Passage provided:
○ ○ ○ ○

An Algorand TypeScript program is declared in a TypeScript module with a file extension of .algo.ts. Declarations can be split across multiple files, and types can be imported between these files using standard TypeScript import statements. The commonjs require function is not supported, and the asynchronous import(...) expression is also not supported as imports must be compile-time constant.
Algorand TypeScript constructs and types can be imported from the @algorandfoundation/algorand-typescript module, or one of its submodules. Compilation artifacts do not need to be exported unless you require them in another module; any non-abstract contract or logic signature discovered in your entry files will be output. Contracts and logic signatures discovered in non-entry files will not be output.
Constants declared at the module level have a compile-time constant value or a template variable. Some basic expressions are supported so long as they result in a compile time constant.
import { uint64 } from '@algorandfoundation/algorand-typescript'
const a: uint64 = 1000
const b: uint64 = 2000
const c: uint64 = a * b
Free subroutines can be declared at the module level and called from any contract, logic signature, or other subroutine. Subroutines do not have any compiler output on their own unless they are called by a contract or logic signature.
import { uint64 } from '@algorandfoundation/algorand-typescript'
function add(a: uint64, b: uint64): uint64 {
return a + b
}
A contract in Algorand TypeScript is defined by declaring a class which extends the Contract, or BaseContract types exported by @algorandfoundation/algorand-typescript. See ABI routing docs for more on the differences between these two options.
Contracts which extend the Contract type are ARC4 compatible contracts. Any public methods on the class will be exposed as ABI methods, callable from other contracts and off-chain clients. private and protected methods can only be called from within the contract itself, or its subclasses. Note that TypeScript methods are public by default if no access modifier is present. A contract is considered valid even if it has no methods, though its utility is questionable.
import { Contract } from '@algorandfoundation/algorand-typescript'
class DoNothingContract extends Contract {}
class HelloWorldContract extends Contract {
sayHello(name: string) {
return `Hello ${name}`
}
}
The contract decorator allows you to specify additional options and configuration for a contract such as which AVM version it targets, which scratch slots it makes use of, or the total global and local state which should be reserved for it. It should be placed on your contract class declaration.
import { Contract, contract } from '@algorandfoundation/algorand-typescript'
@contract({ name: 'My Contracts Name', avmVersion: 11, scratchSlots: [1, 2, 3], stateTotals: { globalUints: 4, localUints: 0 } })

○ ○ ○ ○

Data lines:
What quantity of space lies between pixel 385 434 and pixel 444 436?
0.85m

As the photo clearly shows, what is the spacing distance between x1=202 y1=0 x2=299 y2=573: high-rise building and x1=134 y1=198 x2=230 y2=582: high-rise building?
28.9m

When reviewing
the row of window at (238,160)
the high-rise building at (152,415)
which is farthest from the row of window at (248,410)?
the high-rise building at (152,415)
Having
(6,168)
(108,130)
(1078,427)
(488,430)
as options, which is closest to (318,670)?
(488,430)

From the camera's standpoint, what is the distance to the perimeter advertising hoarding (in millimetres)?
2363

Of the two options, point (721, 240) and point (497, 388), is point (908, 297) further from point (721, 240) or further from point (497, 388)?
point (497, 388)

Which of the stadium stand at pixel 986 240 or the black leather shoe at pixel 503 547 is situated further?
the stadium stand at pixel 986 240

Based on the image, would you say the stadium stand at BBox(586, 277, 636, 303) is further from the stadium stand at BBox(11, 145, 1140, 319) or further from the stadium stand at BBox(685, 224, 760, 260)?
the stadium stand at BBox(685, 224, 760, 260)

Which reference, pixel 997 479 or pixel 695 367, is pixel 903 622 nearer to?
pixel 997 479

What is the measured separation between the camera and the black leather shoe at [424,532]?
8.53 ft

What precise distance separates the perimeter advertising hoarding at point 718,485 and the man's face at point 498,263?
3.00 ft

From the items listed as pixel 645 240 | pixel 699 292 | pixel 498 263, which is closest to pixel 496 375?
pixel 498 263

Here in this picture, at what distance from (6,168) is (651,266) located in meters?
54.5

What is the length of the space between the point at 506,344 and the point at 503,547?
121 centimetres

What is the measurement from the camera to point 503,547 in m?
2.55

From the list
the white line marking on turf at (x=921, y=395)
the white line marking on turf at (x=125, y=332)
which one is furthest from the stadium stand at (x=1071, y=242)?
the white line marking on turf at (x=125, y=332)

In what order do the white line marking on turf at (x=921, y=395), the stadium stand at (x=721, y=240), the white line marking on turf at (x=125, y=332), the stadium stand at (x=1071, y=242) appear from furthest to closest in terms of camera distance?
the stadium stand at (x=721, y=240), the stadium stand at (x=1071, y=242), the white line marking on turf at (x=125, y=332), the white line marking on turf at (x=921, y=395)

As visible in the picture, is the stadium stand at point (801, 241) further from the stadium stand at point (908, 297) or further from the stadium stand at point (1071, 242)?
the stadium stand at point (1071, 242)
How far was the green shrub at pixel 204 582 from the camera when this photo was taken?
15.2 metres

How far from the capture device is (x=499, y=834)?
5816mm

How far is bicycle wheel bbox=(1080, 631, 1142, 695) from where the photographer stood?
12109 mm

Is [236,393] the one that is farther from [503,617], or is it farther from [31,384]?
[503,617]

○ ○ ○ ○

The task: In the Algorand TypeScript page, list every top-level key in the options object passed to the @contract decorator in the final code line.

Result below: name, avmVersion, scratchSlots, stateTotals